Here’s a run-down of the psychology of color.

  • Black: considered to a serious color.  Usually is representative of any subject that is exclusively serious.  It usually revolves around death.  Invokes feelings of seriousness, gloomy, and despair.
  • White: considered to be a color of purity, cleanliness, and impartiality.  It can be thought of as a clean slate and new beginnings.  White bears no judgement.
  • Grey: thought to be a color that represents mediocrity.  It is not a moving color.  It is absolutely uninspiring.
  • Red: is considered to be a color that represents aggression and anger.  Think of the bullfighters holding the red drape.  The bull naturally feels aggression when seeing the color red.
  • Orange: is a vibrant color and typically represents change.  Orange is a color that is found most in the fall.  It is the color of pumpkins in the harvest, and leaves falling from trees.
  • Yellow: thought of as a joyful color.  Yellow is the color of the sun, and the light that it brings into this world.  The sun brings warmth, and is necessary for plants to grow.  It is considered a high energy color full of happiness.
  • Green: is thought of as an intelligent color.  Green is the color of money, but also the color of plants.  It is often representative of fertility and luck.
  • Blue: considered a color of serenity.  Blue occurs naturally in the world as the largest entities.  The sky is blue.  The oceans are blue.  Many people don’t realize that the water represents the fluidity of our emotions.  Blue water is calm water.  It is healing for the mind in nature.
  • Purple: is a regal color.  The robes of kings and queens were made from precious and rare indigo dye.  It represents wisdom, respect, and stimulates the brain for problem solving.
  • Brown: thought of as a stable color.  It is the color of the very earth we walk on.  It is reliable and constant.

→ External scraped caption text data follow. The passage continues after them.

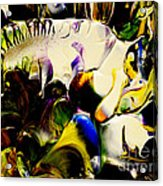 Botanical # 1213 Acrylic Print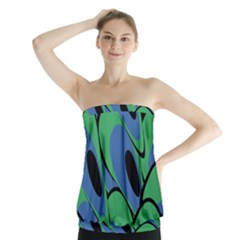 Peacock Pattern Strapless Top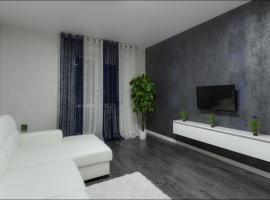 Apartment na Nemanskoy, Minskas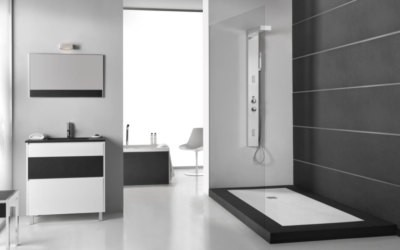 receveur ninety slate ang neg 90 acquabella construplas. Black Bedroom Furniture Sets. Home Design Ideas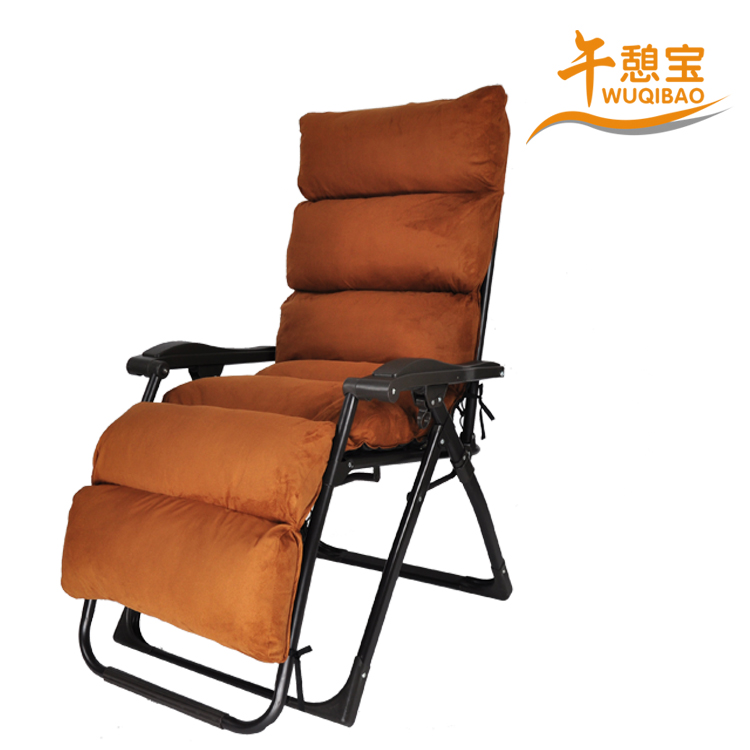 Folding Chair With Cushion Seated Yoga Poses For Seniors Treasure Genuine Super Soft Comfortable Thick Cotton Pad Cover On Aliexpress Com Alibaba Group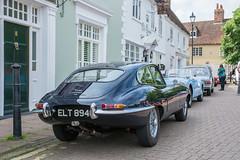 1965 Jaguar E-Type 4.2 - ELT 894C - Classic Stony 2018 (Trackside70) Tags: classicstony 2018 stonystratford miltonkeynes uk classiccar cars show vintage sunshine automobile historic nikond7100 nikonafsdxnikkor1685mmf3556gedvr pse14 jaguar etype
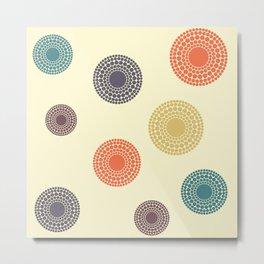 Circles - 7 Metal Print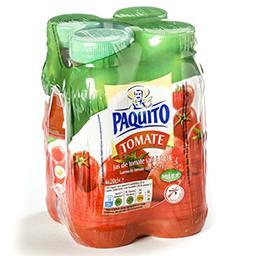 Jus de tomate salé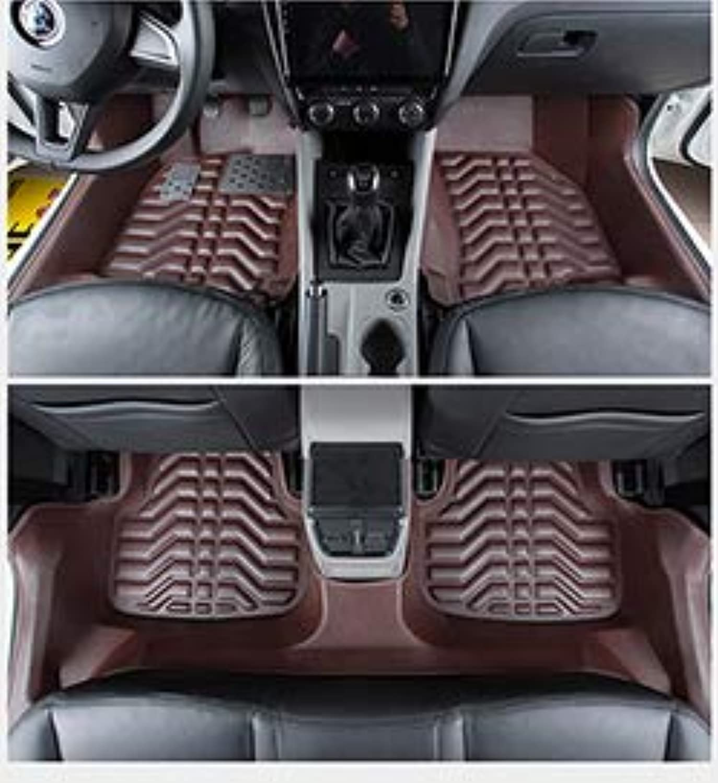 Fiber Leather car Floor mat for Skoda Octavia 20052019 2018 2017 2016 2015 2014 2013 2012 2011 2010 2009 2008 2007  (color Name  Coffee, Size  20132019 a7)
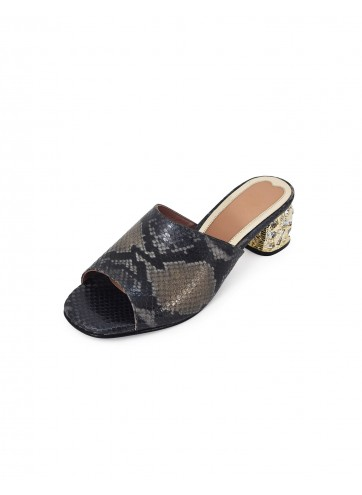 Block Heel Peep Toe - Grey Black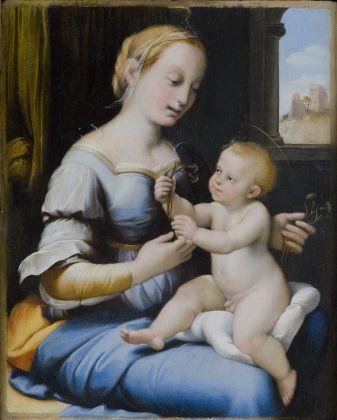 da Raffaello, Madonna col Bambino (Madonna dei garofani), XVI sec. Roma, Gallerie Nazionali di Arte Antica di Roma, Palazzo Barberini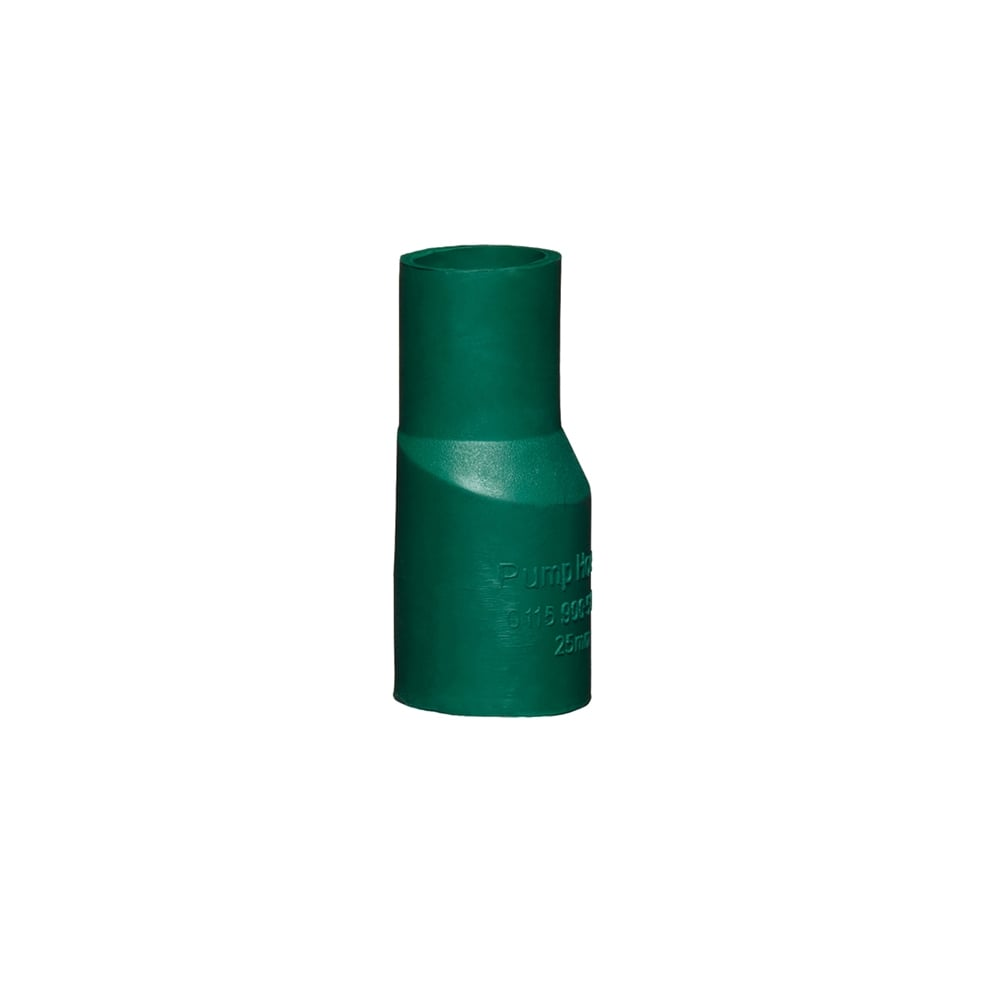 Pump House Small Cassette A/C Drain Adapters (Green)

As you may have noticed, my banner changed.  The banner was a hand-crafted graphic of hand selected clocks.  Each clock represents a frame of mind.  And every clock represents the seconds that are passing in our lives, during this very moment.

As the Pendulum Swings is a term that represents a number of ideas and concepts.  First and foremost, it represents the swinging of a pendulum in relation to the nature of bipolar disorder.  For every swing in one direction, I experience a swing in the opposite direction.  Whether they are long swings, or short swings, the pendulum will never stop until I am dead.

As the Pendulum Swings is also a play off of Edgar Allan Poe’s “The Pit and the Pendulum”.  If you are interested, the link will take you to the entire text for your reading pleasure.  Poe’s writings have always resonated with me, even as a young teen.  There was something in there that seemed to describe my very nature.  I felt the title of my blog was an appropriate reference to this work.

And finally, As the Pendulum Swings represents the swinging of the pendulum as it ticks our lives away.  Each swing is a second we have either gained for ourselves, or forever lost in the folds of the fabric of time.  It is a constant reminder that we should be constantly aware of our precious mortality.  Our physical lives are actually not exclusively owned. Rather, they are on lease, and we cannot be sure when that lease will expire.  We may lose our mortal flesh, but our souls are ours to keep.

What will you gain today from your mortal seconds to assimilate into your undying soul?